RFLP analysis. Two RFLP methods were carried out on all samples for comparison with results obtained from the TaqMan assay. The two methods have been described elsewhere (17, 24). Briefly, two sets of primers were used to amplify a 222-bp segment in open reading frame (ORF) 54 containing a BglI site and a 350-bp segment in ORF 38 containing a PstI site. The two PCR products were then combined and digested separately with BglI and PstI. WT viruses were generally PstI⁺/BglI^– and PstI⁺/BglI⁺, whereas the vaccine was identified by the PstI^–/BglI⁺ RFLP pattern. The second method involves amplification of a 268-bp segment that contained an SNP at position 106262 (all nucleotide positions cited are with reference to the Dumas strain) (6) in ORF 62. The amplicon was then digested with SmaI, and the vaccine-type viruses were identified by the additional SmaI site in the vaccine strain with reference to WT strains. Both PCRs were carried out in 50-µl reaction volumes with an MJ Research PTC-200 thermocycler (Scarborough, Ontario, Canada). GeneAmp PCR gold buffer, deoxynucleoside triphosphates, MgCl₂, and AmpliTaq Gold DNA polymerase were purchased from Applied Biosystems (Foster City, Calif.). PCR products were subjected to electrophoresis in either 2% (ORF 38 and 54) or 4% (ORF 62) agarose gels and visualized by ethidium bromide staining.

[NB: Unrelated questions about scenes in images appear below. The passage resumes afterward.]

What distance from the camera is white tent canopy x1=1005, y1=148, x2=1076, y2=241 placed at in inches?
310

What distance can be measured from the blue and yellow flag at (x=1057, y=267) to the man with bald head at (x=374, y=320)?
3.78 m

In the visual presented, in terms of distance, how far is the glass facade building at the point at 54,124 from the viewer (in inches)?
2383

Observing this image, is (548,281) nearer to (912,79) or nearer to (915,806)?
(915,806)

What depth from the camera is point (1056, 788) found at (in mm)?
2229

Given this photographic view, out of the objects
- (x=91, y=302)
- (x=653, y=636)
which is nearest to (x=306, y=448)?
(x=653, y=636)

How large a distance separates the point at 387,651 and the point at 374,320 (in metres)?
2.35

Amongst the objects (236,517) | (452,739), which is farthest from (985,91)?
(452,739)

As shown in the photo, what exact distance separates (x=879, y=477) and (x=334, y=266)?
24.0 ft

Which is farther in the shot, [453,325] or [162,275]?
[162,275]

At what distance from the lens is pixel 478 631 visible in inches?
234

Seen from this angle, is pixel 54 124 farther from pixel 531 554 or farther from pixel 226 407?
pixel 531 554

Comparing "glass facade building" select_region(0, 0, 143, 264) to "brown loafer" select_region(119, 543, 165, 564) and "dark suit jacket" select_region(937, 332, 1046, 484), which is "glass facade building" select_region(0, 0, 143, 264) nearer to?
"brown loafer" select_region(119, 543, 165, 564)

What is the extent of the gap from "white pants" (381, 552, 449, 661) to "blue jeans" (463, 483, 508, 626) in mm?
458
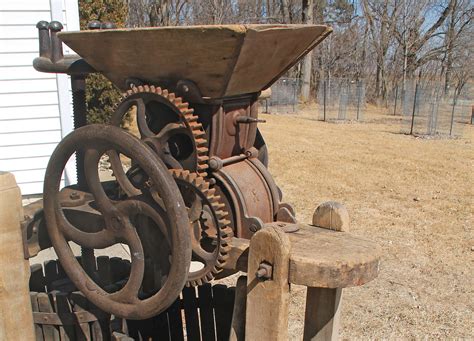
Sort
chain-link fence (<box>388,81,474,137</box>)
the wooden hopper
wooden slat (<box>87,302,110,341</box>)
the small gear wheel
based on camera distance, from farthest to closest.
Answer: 1. chain-link fence (<box>388,81,474,137</box>)
2. wooden slat (<box>87,302,110,341</box>)
3. the small gear wheel
4. the wooden hopper

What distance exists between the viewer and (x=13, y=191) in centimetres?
198

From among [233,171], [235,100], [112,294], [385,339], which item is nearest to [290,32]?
[235,100]

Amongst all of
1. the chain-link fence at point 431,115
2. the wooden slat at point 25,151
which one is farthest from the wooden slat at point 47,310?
the chain-link fence at point 431,115

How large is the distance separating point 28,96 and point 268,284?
409 cm

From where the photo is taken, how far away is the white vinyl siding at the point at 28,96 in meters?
4.78

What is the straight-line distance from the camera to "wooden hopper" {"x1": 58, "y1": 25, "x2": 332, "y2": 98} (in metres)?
1.50

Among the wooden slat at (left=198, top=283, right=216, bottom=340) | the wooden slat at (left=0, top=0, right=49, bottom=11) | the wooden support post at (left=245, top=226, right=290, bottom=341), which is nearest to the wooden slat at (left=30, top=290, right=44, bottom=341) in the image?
the wooden slat at (left=198, top=283, right=216, bottom=340)

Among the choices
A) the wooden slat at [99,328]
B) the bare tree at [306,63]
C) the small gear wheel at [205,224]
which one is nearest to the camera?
the small gear wheel at [205,224]

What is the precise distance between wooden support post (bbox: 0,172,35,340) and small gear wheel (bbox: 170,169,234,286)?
73cm

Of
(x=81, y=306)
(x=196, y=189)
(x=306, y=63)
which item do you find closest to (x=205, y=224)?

PCR standards for real-time PCR. Two primers (forward, 5'-ATC CGG TGG ACA CAC AGA AAG-3'; reverse, 5'-AGG CTA TGA GCC GTC GAT ACG-3') were used to amplify a 215-bp segment flanking the amplicon used for real-time PCR analysis. The PCR product obtained was purified with the QIAquick PCR clean-up kit (Qiagen) and then cloned into the pCR2.1 TOPO vector (Invitrogen, Carlsbad, Calif.) with the TOPO TA cloning kit (Invitrogen). The plasmid was extracted with the QIAprep plasmid mini kit (Qiagen). The plasmid was quantified by spectrophotometry, diluted in Tris-EDTA buffer, and stored at –80°C until use.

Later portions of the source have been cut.